● **What the task asks**
Your response must be an exact transcription of the lines from the one containing "Researchers analyzed token" through the final line of the data.

(Items from a dataset)
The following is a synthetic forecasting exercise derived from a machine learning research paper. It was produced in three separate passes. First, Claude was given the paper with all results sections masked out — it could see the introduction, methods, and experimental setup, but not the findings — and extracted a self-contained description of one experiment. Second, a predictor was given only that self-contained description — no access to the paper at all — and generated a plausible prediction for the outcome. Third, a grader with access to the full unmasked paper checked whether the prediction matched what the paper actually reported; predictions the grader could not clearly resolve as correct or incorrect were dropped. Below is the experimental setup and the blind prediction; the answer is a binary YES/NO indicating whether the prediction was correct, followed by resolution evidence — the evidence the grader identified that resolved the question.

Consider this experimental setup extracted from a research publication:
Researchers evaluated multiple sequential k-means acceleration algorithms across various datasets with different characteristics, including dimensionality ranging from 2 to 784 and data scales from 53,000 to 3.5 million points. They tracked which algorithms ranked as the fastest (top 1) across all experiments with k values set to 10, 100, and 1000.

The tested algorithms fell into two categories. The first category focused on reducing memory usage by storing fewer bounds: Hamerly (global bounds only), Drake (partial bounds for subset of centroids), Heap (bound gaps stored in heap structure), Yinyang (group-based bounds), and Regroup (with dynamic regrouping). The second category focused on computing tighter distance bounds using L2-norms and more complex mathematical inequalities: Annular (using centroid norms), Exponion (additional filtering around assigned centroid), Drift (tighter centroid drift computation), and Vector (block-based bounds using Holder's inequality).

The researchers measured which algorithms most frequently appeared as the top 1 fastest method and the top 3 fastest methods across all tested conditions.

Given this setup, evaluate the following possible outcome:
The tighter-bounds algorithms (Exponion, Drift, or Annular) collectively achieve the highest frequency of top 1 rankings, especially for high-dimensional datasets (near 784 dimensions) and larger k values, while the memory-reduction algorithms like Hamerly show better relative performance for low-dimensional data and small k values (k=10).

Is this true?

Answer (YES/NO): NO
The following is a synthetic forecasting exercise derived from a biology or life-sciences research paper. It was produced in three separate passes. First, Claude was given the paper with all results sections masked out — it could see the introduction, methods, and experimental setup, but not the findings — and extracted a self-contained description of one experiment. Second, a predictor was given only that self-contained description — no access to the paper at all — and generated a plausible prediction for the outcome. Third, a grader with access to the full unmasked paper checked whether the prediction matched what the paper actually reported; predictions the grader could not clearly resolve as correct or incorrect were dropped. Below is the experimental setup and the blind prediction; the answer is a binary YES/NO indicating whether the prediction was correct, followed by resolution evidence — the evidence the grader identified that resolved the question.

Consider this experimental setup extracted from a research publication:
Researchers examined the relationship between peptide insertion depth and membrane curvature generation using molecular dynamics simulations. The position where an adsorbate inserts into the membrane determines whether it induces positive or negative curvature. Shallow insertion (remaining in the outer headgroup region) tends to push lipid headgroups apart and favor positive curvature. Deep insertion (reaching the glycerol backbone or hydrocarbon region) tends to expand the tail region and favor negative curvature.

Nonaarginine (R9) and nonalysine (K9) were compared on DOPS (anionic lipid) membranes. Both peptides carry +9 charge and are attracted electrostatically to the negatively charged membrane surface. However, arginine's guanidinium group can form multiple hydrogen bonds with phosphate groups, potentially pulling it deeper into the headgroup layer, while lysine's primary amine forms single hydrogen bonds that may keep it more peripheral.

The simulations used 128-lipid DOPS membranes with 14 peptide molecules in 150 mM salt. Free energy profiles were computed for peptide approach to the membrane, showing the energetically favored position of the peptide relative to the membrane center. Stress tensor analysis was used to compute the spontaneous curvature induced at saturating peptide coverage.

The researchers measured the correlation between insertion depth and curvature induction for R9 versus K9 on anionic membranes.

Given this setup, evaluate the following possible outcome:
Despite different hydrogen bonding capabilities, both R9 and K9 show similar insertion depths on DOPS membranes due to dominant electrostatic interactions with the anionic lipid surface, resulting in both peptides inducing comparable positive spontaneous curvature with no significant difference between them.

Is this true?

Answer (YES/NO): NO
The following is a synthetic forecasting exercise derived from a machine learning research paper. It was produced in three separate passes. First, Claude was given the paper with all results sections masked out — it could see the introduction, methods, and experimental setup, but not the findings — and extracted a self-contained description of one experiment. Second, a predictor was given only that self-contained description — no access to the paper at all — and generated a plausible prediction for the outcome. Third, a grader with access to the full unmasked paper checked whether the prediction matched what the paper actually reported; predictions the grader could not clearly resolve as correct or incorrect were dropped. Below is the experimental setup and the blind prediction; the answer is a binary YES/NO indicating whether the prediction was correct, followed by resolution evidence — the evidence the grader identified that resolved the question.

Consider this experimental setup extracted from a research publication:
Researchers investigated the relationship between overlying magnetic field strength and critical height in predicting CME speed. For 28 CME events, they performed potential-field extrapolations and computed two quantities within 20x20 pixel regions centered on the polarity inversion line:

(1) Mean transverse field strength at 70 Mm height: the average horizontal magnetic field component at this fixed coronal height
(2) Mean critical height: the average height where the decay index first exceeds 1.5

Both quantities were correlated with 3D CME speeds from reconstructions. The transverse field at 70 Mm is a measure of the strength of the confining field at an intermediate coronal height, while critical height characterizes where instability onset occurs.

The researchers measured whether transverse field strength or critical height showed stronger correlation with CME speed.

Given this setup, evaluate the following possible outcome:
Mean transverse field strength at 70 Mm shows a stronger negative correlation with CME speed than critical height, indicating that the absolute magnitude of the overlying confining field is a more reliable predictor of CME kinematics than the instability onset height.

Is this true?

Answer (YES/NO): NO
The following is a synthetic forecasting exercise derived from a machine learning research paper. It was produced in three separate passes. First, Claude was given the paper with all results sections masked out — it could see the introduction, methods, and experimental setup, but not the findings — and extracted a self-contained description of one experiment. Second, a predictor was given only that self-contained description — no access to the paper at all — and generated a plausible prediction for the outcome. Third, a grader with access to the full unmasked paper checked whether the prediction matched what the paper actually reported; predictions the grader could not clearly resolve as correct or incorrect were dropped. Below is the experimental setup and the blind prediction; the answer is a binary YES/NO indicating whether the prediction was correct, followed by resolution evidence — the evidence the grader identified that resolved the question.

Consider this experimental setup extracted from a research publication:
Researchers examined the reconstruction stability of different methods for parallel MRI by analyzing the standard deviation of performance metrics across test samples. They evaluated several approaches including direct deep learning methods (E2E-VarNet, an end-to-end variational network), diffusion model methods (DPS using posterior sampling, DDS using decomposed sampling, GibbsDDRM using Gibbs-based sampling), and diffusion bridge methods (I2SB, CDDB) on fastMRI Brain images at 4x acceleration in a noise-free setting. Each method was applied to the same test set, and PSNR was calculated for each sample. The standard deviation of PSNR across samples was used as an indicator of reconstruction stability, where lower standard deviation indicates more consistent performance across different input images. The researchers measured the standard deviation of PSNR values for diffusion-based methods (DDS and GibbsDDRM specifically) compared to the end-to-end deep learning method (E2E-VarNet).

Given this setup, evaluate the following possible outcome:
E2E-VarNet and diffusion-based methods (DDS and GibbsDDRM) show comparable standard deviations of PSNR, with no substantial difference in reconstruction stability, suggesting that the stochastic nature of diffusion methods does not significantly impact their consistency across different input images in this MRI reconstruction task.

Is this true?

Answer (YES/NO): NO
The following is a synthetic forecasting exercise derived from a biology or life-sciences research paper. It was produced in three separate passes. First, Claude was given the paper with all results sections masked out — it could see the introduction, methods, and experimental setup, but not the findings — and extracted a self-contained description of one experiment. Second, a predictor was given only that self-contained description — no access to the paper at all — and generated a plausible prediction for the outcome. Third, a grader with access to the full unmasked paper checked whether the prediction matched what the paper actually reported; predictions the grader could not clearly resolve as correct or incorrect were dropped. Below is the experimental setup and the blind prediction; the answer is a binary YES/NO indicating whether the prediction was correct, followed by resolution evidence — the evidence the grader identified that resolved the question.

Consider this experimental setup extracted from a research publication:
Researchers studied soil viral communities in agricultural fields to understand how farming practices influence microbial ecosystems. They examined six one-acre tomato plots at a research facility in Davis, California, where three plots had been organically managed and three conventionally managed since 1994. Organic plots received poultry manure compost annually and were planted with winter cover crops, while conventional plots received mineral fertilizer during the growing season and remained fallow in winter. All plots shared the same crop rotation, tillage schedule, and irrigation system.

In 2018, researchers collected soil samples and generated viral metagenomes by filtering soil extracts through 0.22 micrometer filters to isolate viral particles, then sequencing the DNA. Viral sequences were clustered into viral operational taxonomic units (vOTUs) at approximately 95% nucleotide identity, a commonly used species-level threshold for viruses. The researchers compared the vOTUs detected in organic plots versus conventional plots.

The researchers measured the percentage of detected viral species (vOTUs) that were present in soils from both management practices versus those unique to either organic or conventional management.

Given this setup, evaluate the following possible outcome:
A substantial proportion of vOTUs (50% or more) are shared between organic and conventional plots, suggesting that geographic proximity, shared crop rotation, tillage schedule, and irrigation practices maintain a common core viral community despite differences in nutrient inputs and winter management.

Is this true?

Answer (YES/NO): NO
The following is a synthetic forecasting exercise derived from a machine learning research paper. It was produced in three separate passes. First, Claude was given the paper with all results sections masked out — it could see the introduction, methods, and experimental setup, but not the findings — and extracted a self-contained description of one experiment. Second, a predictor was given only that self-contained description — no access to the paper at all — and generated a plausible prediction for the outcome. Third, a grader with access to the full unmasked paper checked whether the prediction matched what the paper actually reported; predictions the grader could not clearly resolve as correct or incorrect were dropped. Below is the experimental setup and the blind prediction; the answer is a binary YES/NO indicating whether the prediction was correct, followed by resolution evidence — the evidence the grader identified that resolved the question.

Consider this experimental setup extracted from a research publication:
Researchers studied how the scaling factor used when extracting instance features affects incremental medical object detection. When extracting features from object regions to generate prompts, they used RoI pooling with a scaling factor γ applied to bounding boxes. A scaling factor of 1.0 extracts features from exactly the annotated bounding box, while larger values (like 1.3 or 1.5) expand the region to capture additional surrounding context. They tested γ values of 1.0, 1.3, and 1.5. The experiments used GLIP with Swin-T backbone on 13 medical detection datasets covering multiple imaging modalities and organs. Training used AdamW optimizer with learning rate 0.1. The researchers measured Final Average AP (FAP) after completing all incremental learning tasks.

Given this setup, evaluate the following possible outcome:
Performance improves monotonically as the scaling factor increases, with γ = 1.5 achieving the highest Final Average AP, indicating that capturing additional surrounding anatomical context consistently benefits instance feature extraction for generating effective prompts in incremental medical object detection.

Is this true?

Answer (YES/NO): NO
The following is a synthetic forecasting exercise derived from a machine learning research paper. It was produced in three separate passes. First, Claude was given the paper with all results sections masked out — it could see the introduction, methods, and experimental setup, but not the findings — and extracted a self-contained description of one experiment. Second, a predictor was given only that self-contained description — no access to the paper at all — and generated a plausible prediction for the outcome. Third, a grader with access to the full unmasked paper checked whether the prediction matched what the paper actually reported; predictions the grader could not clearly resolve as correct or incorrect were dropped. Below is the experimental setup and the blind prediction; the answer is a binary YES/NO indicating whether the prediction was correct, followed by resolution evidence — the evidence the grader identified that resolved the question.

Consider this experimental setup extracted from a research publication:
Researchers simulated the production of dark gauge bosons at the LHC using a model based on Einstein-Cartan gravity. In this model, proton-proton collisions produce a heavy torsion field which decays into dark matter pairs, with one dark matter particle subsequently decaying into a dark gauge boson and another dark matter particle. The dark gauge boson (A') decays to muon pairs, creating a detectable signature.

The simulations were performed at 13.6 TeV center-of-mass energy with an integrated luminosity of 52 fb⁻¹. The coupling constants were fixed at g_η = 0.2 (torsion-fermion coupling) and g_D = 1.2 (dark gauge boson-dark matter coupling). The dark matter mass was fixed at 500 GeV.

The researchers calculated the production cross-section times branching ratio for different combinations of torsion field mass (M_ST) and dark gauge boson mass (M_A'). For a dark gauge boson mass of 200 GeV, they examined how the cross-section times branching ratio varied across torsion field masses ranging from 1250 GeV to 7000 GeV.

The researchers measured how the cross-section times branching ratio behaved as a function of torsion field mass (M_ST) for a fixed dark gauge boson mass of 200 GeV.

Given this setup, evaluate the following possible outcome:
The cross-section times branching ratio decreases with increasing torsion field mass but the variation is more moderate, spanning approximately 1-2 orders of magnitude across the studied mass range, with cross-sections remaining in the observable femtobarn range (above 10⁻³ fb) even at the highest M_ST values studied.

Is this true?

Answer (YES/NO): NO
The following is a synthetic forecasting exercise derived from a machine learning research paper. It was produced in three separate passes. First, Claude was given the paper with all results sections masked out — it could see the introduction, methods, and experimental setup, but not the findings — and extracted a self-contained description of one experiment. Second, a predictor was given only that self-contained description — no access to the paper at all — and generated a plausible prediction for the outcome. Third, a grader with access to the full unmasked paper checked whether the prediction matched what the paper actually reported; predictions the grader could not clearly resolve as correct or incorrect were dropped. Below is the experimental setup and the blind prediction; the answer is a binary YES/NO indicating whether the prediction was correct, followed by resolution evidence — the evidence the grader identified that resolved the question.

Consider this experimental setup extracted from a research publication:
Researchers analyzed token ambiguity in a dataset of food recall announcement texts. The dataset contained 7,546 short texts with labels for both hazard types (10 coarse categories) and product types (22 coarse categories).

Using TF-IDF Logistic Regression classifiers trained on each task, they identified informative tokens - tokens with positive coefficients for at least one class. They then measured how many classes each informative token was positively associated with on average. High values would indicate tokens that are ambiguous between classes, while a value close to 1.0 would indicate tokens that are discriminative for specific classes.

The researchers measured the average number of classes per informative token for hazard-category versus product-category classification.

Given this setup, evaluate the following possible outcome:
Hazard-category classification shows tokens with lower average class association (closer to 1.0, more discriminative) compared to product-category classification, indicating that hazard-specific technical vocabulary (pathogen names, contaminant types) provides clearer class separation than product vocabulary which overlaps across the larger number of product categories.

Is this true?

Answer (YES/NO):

● **Output for this task**
Researchers analyzed token ambiguity in a dataset of food recall announcement texts. The dataset contained 7,546 short texts with labels for both hazard types (10 coarse categories) and product types (22 coarse categories).

Using TF-IDF Logistic Regression classifiers trained on each task, they identified informative tokens - tokens with positive coefficients for at least one class. They then measured how many classes each informative token was positively associated with on average. High values would indicate tokens that are ambiguous between classes, while a value close to 1.0 would indicate tokens that are discriminative for specific classes.

The researchers measured the average number of classes per informative token for hazard-category versus product-category classification.

Given this setup, evaluate the following possible outcome:
Hazard-category classification shows tokens with lower average class association (closer to 1.0, more discriminative) compared to product-category classification, indicating that hazard-specific technical vocabulary (pathogen names, contaminant types) provides clearer class separation than product vocabulary which overlaps across the larger number of product categories.

Is this true?

Answer (YES/NO):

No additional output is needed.